Killing Democracy to Save It

How an idealistic defense intellectual concluded that democracy is often its own worst enemy.

Whatever one thinks of the parallel to the present, it’s striking to reflect for a moment on just how much of the 20th century’s political thought was forged in the crucible of Weimar: Hannah Arendt, Leo Strauss, Herbert Marcuse, Theodor Adorno, and Max Horkheimer personally witnessed the downfall. Their ideas are, in one way or another, responses and reactions to that experience. The ruminations of the Weimar exiles that washed up on America’s shores were not isolated to academia or the opinion columns either, but have directly shaped US policy: the story of Leo Strauss’s influence on the neoconservative movement that birthed the Iraq War is fairly well known.

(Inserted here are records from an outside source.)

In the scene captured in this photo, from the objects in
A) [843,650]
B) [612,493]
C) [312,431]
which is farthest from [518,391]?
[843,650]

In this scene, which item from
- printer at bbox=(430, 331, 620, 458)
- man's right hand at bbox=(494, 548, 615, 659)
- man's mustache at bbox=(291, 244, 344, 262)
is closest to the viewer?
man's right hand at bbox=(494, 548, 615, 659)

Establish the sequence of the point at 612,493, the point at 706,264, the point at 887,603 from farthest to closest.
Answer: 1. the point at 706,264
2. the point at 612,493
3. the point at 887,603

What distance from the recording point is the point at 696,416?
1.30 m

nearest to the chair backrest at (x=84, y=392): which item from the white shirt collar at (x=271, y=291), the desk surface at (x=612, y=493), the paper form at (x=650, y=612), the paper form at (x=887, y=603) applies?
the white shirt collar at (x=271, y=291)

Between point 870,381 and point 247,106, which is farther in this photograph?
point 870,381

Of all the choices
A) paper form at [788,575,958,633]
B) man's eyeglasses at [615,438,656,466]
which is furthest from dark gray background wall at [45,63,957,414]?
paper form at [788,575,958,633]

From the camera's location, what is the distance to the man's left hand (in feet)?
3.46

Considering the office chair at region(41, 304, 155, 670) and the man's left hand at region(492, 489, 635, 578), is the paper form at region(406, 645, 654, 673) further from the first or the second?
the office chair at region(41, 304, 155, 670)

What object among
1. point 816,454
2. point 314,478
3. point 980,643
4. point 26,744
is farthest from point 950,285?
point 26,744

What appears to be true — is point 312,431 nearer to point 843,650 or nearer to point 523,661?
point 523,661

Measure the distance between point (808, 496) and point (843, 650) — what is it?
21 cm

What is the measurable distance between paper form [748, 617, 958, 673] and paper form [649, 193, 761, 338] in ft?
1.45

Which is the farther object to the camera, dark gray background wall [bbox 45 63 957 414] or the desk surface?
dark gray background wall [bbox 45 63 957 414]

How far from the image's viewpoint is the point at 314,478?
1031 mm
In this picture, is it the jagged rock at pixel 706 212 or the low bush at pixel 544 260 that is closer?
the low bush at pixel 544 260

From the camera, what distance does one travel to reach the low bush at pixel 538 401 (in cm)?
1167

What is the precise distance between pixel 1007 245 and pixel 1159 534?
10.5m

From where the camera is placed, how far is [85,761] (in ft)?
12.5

Less well known, but a figure with perhaps even more direct influence on American foreign policy thinking, is Strauss’s fellow exile and close friend, the sociologist Hans Speier, who is now subject of Daniel Bessner’s new book, Democracy in Exile: Hans Speier and the Rise of the Defense Intellectual. Speier is obscure compared to the other exiled luminaries, but his legacy is very much still with us.

Early in the Cold War, he had a hand in the foundation of the RAND Corporation, MIT’s Center for International Studies, and the Ford Foundation’s Center for Behavioral Studies. In short, he played a major role in the creation of what’s been called “the military-industrial-intellectual complex”: the network of private and quasi-private think tanks that make up our largely unaccountable foreign policy establishment — what vulgar, perfervid minds today might call the “the deep state.”

In fact, far from being historical marginalia, Democracy in Exile is directly relevant to a number of contemporary debates, not just about foreign policy but on the nature of politics itself. To list just some of the salient questions raised by Bessner’s book: What is the role of intellectuals and ideas in politics? How are ideas institutionalized? How should democracies fight propaganda and psychological warfare coming from authoritarian nations? Should policy deliberation take place in public forums or in expert councils of state? How should the technocratic elite be made accountable to the democratic will? And finally, is there a true democratic public sphere, or is politics just manipulation, force, and fraud all the way down?